İyilik, karşılık gözetmeksizin yapılan yardımdır. İyilik yapmak insanı acı çekmekten kurtarır ve insanın kalbine huzur verir. Ayrıca hayata pozitif bakmanın başka bir yoludur. Başkalarına iyilik yaparken aslında biz kendimize de iyilik yaparız. “İyilik eden iyilik bulur” sözü boşuna söylenmemiştir.

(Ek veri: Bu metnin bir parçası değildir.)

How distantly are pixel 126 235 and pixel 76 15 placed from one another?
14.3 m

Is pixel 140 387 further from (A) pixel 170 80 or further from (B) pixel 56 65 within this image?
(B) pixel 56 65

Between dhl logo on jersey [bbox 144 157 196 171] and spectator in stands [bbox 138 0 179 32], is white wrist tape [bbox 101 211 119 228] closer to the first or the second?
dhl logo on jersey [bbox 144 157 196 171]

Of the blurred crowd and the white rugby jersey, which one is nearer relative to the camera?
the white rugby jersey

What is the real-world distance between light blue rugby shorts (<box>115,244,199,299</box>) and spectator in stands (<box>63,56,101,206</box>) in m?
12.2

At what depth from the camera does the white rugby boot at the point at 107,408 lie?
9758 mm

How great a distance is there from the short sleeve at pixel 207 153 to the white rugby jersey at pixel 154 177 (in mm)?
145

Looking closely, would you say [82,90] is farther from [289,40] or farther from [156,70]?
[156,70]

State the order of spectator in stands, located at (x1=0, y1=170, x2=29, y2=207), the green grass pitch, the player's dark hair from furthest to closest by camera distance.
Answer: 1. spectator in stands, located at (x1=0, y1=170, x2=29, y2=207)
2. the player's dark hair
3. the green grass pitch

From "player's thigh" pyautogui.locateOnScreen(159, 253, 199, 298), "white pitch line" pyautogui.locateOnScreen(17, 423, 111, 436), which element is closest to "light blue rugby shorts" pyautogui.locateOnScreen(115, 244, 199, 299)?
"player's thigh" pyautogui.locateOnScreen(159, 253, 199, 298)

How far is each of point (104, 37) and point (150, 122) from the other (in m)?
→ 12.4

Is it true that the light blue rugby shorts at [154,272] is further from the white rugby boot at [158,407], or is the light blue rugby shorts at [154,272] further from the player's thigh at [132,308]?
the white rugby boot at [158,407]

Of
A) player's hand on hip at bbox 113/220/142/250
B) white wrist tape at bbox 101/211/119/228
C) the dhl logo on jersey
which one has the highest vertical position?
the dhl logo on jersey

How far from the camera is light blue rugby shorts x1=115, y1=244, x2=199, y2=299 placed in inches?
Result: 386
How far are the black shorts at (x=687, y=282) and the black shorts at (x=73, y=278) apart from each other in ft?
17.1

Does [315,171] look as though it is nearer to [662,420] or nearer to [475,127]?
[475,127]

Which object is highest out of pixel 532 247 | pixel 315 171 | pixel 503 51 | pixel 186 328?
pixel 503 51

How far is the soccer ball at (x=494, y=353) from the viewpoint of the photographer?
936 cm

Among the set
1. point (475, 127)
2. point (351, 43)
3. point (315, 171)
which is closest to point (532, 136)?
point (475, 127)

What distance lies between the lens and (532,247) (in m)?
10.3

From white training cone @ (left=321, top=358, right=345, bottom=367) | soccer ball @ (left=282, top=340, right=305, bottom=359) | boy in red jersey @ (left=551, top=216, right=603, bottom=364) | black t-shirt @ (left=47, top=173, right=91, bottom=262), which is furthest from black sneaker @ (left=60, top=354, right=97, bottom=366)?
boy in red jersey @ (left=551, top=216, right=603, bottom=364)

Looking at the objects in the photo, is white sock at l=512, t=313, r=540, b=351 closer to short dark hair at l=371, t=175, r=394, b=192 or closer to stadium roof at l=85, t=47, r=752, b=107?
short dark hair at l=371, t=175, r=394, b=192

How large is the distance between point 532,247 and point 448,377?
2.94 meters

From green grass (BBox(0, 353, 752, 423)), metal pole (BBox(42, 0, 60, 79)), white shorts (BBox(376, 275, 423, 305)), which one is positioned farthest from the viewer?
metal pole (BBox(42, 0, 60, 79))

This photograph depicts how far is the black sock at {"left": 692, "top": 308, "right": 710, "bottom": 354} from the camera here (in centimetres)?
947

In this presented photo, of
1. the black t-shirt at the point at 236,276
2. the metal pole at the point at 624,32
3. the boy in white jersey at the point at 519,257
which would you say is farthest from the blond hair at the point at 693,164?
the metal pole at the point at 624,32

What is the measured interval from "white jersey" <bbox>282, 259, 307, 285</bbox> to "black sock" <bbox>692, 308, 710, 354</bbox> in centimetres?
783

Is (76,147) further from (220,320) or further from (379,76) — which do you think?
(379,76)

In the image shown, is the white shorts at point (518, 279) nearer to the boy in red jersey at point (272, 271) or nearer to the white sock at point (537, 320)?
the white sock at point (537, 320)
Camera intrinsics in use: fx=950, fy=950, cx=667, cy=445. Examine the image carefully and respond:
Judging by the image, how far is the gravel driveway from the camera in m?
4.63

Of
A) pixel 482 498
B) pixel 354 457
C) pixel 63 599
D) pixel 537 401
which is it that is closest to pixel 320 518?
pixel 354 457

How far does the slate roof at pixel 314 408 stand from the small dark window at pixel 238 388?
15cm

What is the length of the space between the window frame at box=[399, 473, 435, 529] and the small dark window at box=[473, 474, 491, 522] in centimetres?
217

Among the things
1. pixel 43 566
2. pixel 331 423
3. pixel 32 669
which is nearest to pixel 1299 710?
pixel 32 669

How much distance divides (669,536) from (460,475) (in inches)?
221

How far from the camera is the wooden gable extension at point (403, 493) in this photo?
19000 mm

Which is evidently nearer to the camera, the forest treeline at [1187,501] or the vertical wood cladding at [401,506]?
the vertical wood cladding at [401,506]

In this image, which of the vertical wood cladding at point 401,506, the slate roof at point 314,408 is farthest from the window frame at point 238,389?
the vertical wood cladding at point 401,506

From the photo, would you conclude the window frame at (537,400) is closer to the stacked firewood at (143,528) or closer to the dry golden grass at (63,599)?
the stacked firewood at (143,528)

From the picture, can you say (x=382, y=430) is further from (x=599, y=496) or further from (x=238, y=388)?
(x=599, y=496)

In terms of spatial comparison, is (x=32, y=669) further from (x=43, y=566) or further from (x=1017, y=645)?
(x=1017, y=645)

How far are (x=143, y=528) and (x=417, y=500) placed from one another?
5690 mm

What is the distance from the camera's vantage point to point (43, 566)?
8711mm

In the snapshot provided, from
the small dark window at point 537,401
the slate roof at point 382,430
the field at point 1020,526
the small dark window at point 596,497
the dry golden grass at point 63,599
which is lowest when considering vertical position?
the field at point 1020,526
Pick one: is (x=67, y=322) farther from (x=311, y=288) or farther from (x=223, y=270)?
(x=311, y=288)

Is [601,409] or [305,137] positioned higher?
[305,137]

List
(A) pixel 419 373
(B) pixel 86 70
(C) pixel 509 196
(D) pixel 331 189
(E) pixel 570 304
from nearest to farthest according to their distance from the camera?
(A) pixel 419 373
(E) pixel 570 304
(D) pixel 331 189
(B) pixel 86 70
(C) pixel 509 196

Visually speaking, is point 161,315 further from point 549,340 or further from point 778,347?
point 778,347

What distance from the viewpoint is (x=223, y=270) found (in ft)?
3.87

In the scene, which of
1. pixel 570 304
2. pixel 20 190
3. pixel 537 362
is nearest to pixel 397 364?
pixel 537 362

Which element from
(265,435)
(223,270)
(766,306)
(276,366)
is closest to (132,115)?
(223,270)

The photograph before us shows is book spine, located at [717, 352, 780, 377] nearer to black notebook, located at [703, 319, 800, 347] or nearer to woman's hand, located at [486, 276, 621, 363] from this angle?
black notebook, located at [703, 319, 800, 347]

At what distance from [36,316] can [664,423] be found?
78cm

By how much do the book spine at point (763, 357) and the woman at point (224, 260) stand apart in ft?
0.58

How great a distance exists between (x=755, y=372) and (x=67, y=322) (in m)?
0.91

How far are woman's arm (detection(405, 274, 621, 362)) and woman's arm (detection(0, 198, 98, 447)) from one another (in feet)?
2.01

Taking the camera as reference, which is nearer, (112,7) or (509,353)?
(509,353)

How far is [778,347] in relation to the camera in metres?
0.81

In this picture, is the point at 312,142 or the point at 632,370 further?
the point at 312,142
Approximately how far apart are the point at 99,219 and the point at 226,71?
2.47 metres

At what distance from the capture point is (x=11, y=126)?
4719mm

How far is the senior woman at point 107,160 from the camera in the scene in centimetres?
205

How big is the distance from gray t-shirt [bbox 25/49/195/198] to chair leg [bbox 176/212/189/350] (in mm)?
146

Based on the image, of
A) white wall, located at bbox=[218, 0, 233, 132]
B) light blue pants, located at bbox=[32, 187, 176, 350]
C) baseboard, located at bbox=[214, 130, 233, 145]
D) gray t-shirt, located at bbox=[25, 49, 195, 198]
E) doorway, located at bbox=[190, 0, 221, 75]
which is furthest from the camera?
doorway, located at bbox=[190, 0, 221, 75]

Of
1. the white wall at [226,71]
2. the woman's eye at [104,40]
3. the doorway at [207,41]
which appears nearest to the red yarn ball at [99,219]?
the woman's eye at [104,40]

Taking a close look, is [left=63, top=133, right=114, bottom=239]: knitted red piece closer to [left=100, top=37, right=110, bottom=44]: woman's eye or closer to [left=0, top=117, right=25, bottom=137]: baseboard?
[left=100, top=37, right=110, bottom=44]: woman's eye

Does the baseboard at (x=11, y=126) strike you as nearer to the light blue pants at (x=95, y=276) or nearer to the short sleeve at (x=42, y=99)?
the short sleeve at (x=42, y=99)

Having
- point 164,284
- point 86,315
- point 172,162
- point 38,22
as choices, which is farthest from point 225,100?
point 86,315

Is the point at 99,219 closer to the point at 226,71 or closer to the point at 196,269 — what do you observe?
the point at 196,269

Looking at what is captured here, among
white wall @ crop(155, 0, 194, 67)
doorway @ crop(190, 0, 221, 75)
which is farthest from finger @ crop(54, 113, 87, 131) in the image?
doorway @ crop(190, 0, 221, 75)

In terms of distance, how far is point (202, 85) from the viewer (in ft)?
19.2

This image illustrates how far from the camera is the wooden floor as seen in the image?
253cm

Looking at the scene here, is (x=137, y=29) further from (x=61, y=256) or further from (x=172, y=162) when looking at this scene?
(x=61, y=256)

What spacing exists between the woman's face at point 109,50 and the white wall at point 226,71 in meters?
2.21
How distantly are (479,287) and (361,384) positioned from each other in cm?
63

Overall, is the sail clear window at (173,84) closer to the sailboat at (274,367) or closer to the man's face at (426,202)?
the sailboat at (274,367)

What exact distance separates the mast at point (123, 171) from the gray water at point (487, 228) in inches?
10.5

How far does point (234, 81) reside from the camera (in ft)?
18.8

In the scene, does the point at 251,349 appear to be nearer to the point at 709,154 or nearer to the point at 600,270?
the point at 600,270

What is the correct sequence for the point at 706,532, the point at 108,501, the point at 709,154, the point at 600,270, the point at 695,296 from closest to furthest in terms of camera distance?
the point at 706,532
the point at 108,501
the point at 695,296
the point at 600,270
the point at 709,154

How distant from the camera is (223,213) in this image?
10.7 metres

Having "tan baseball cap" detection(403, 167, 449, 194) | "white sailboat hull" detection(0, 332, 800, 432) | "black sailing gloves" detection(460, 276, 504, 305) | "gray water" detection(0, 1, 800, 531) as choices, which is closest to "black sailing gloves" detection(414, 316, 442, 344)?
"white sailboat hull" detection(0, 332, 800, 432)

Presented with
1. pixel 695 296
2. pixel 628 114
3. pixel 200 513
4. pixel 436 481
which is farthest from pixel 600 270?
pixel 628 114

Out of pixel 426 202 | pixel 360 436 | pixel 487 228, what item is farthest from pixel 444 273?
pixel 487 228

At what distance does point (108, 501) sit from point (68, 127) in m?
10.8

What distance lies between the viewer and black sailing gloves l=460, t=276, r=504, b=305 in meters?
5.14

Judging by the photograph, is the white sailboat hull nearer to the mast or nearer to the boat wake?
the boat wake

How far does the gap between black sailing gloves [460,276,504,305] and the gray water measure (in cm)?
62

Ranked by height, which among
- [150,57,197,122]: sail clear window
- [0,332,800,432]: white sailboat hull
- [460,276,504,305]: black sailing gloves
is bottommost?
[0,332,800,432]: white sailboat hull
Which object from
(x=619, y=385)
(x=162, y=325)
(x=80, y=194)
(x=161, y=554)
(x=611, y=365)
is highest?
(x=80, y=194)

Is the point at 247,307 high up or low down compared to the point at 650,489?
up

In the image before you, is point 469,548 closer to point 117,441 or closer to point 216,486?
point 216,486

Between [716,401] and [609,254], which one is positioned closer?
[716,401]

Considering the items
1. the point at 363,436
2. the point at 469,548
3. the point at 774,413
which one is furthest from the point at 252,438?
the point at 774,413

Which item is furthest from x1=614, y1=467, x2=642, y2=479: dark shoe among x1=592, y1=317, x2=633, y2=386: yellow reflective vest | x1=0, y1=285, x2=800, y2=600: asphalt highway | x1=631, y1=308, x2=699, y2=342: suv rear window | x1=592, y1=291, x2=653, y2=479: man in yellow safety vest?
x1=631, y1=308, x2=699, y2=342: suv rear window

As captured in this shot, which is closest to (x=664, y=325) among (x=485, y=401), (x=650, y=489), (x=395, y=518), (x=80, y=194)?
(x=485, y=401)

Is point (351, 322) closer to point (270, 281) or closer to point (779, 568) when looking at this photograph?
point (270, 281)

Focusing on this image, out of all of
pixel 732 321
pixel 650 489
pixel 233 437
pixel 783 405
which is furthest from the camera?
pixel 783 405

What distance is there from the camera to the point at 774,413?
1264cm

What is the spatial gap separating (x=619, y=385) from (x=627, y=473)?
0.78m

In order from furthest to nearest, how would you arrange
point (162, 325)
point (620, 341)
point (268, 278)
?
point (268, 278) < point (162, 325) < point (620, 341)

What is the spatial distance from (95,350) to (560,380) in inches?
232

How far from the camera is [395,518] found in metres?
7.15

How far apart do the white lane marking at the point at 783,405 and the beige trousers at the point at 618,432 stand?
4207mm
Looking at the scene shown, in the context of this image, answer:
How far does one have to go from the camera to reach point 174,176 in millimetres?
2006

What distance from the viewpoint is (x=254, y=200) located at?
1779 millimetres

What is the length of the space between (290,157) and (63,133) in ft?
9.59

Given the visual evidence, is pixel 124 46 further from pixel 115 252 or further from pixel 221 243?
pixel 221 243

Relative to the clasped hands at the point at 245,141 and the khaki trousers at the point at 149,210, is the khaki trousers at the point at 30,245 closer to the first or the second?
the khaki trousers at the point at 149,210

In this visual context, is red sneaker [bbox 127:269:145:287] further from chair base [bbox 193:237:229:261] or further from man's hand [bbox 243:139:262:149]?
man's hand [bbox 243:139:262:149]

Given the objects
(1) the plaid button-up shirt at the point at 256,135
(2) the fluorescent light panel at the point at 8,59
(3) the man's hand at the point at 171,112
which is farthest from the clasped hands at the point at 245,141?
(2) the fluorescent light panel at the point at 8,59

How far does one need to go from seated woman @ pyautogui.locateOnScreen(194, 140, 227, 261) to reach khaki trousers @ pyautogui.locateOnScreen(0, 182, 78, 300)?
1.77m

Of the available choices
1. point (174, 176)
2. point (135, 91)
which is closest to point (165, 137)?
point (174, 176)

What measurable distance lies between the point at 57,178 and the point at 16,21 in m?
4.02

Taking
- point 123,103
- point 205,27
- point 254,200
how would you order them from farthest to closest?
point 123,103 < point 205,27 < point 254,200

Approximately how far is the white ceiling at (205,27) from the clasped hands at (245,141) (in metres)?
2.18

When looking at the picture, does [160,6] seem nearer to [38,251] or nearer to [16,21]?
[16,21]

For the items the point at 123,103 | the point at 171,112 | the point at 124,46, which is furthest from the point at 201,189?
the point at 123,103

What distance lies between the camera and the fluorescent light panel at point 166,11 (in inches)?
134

Nefes alırken kendimize, gülümserken hem kendimize hem herkese iyilik etmiş olmuyor muyuz? İşte tam da burada söylenmesi gereken şey “iyi düşün iyi olsun”dur. Ne çok şey söylenmiştir iyiliğe dair ve ne çok şey yapmıştır insanlar karşısındakileri mutlu edebilmek, onlara yardım edebilmek için. İyilik yaptıkça insan içindeki kötülüğü adım adım siler ve iyilikle kötülük arasındaki o ince çizginin olması gereken kısmına geçer. Peki hiç düşündünüz mü bir insana en son ne zaman bir iyilik yaptınız? En son ne zaman birinin gülmesine vesile oldunuz? Öyle ya da böyle hayat denen bu çarkta biz acımasızca onun esiri oluyoruz ve kendimizi kaybediyoruz. İşin içine ne kadar maddiyat giriyorsa biz o kadar canavarlaşıveriyoruz. Zamanın getirdiği bir yanlış mıdır nedir bilmiyorum ama sanki iyi insanlar artık azalıyor. Çağımızın en büyük hastalığı bu olmalı. Kendimizi bir telaşa kaptırmışız ve bir yoğunluk ki almış başını gidiyor. Bu telaş kalbimizi karartıyor, oradaki iyi yanımızı köreltiyor. Ama bu iyi insanların olmadığı anlamına gelmesin. Onlar hep bir yerlerde var ve iyiliğe ihtiyacı olan insanlar için yaşıyorlar. Geçenlerde dinlediğim bir olayı sizinle paylaşmak istiyorum. Henüz 6 yaşında birinci sınıf öğrencisi olan küçük bir kız çocuğu… Hocam onunla karşılaştığında küçük kız hüngür hüngür ağlıyormuş ve hocam ne sorarsa sorsun hiçbir şey söylemiyormuş. En sonunda:“Bugün arkadaşıma iyilik yapamadım, onun için ağlıyorum!” demiş. Ne büyük bir kalptir bu. Daha 6 yaşında.. Birçok insana ders olmalıdır bu. Hocam ona nasıl bir iyilik yapıyordun diye sorduğundaysa aldığı cevap şudur: “Arkadaşımın annesi çalışıyor. Ben onu her gün bize yemeğe götürüyorum ama bugün götüremedim.” Bunun üzerine sanırım söylenecek pek de bir şey yoktur. Ayrıca MEB’in okullarda uyguladığı İyilik Günlüğüm Projesi de oldukça yerinde bir çalışma olmuştur. Öğrencileri daha küçük yaşlarda iyiliğe sevk etmek son zamanlarda verilmiş en güzel kararlardan birisidir. İyi olmak için ayrıca bir güç harcamayacaksınız çünkü bu kendiliğinden olan bir şeydir. Sadece bunun için bir adım atmanız yeterli. Biz işe gülümsemekle ve iyi düşünmekle başlayalım. Ve birbirimize bulaştıralım farkında olmadan bunun çünkü iyilik bulaşıcıdır. İyilik ilkbaharın o tertemiz havası gibi insana huzur verir. İnsanın ruhunu besler.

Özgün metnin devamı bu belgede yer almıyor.